America's leading beverage companies are proud to play an important role in the American economy – supporting more than 264,000 good-paying jobs in cities and towns across the country. Thanks to a pilot program announced by the Federal Motor Carrier Administration (FMCSA) last week, our workforce has an opportunity to create new jobs in the beverage and trucking industries for young adults.

A critical obstacle to attracting new drivers is that while virtually all states allow individuals to obtain a commercial driver’s license at age 18, they are prohibited from operating in interstate commerce until they are 21. That means an 18-year old cannot drive a truck from Arlington, Virginia into Washington D.C., yet could drive that same truck across Virginia—from Arlington to Virginia Beach to Bristol. The 82-year old restriction is keeping qualified candidates from kick-starting their careers in the trucking industry and preventing the industry from filling hundreds of thousands of open jobs.

The new FMCSA pilot program allows younger drivers to operate commercial motor vehicles in interstate commerce. The program will allow drivers aged 18 to 20 to drive interstate after intensive safety training and considerable time behind the wheel in an apprenticeship capacity for a probationary period. Specifically, younger drivers would be split into two groups as part of the pilot:

  1. 18 to 20-year-old Commercial Drivers License (CDL) qualified drivers would be able to driver interstate as part of a 120-hour probationary period followed by a 280-hour apprenticeship program established by the employer;
  2. 19 and 20-year-old CDL-qualified drivers who have driven intrastate for at least one year and 25,000 miles.  Forty-nine states and D.C. currently allow CDL drivers aged 18 to 20 to drive intrastate.

_RECORDS SHOWN_:
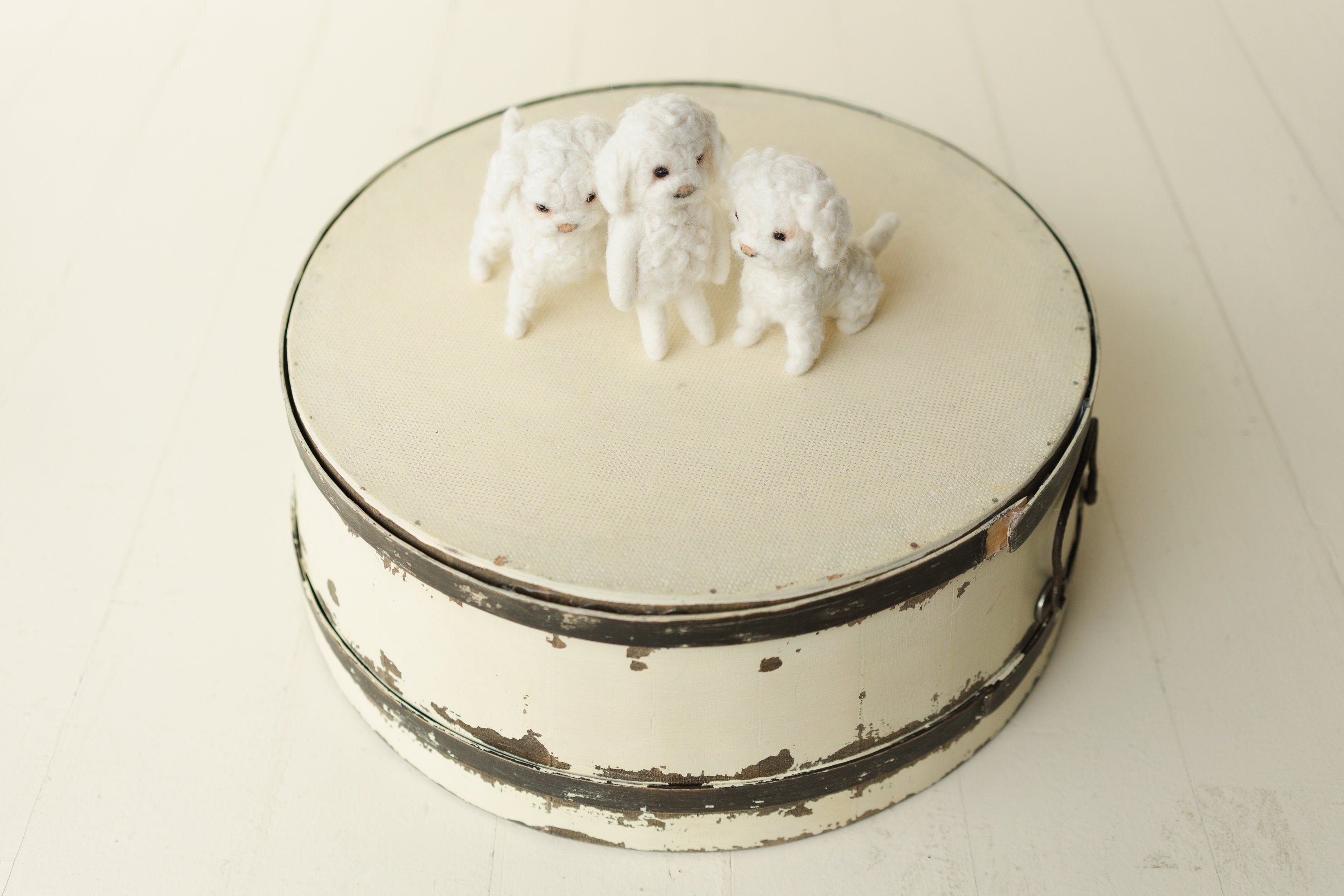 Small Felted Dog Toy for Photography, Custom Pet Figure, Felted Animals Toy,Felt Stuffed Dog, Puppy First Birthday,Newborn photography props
--
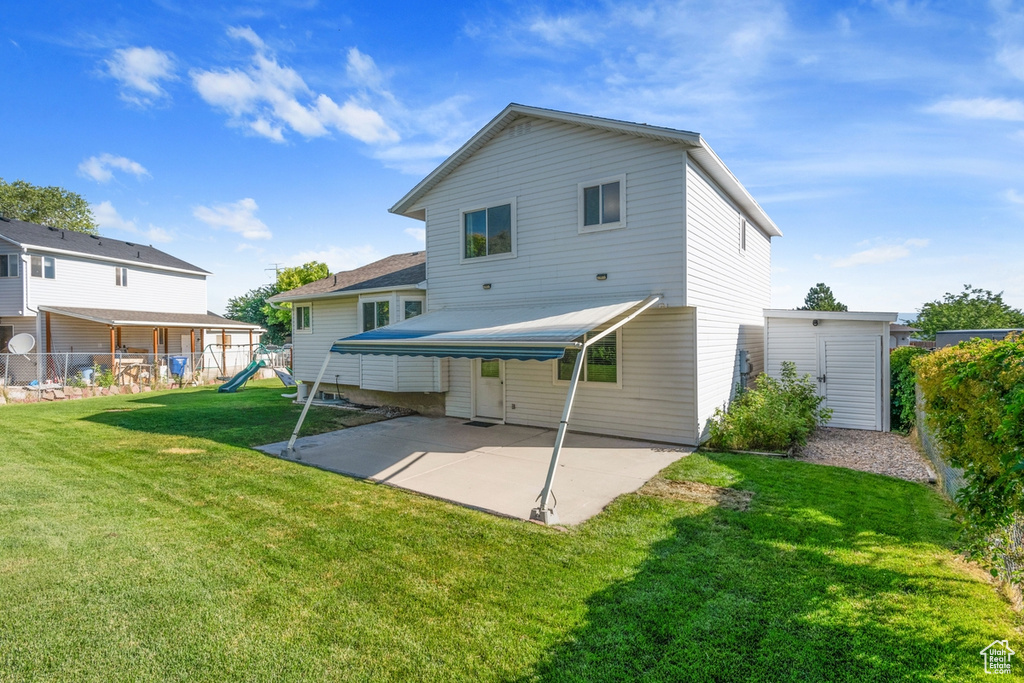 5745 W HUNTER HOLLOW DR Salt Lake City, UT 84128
...
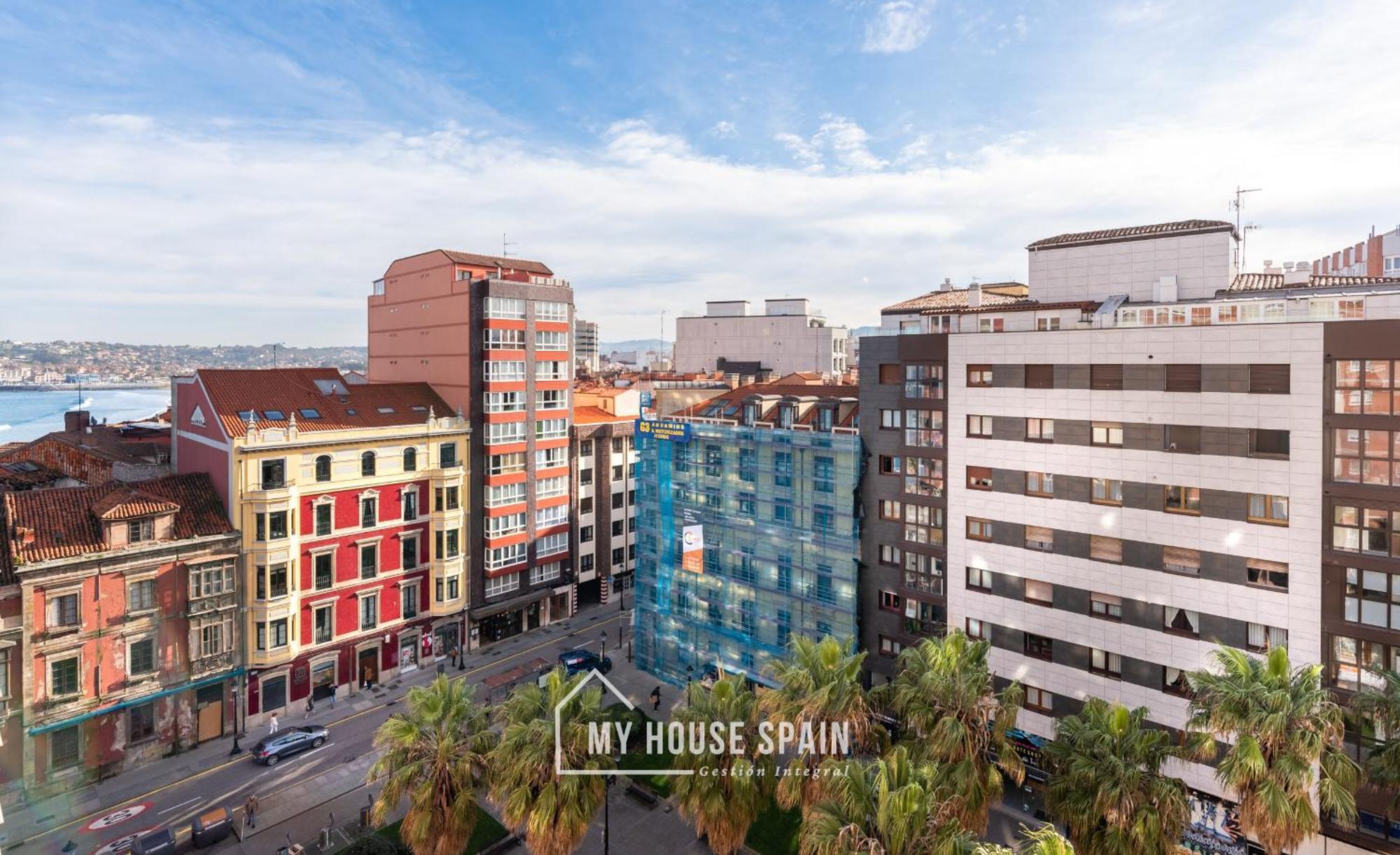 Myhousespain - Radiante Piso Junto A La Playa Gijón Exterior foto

_YOUR GOAL_: Revise the part of the passage on the FMCSA pilot program that opens with the words "The new FMCSA" and closes with "to drive intrastate.", and change each "probationary period" to "trial period". The items are separate material unrelated to the passage on the FMCSA pilot program.

_SOLVED EXERCISE_:
The new FMCSA pilot program allows younger drivers to operate commercial motor vehicles in interstate commerce. The program will allow drivers aged 18 to 20 to drive interstate after intensive safety training and considerable time behind the wheel in an apprenticeship capacity for a trial period. Specifically, younger drivers would be split into two groups as part of the pilot:

  1. 18 to 20-year-old Commercial Drivers License (CDL) qualified drivers would be able to driver interstate as part of a 120-hour trial period followed by a 280-hour apprenticeship program established by the employer;
  2. 19 and 20-year-old CDL-qualified drivers who have driven intrastate for at least one year and 25,000 miles.  Forty-nine states and D.C. currently allow CDL drivers aged 18 to 20 to drive intrastate.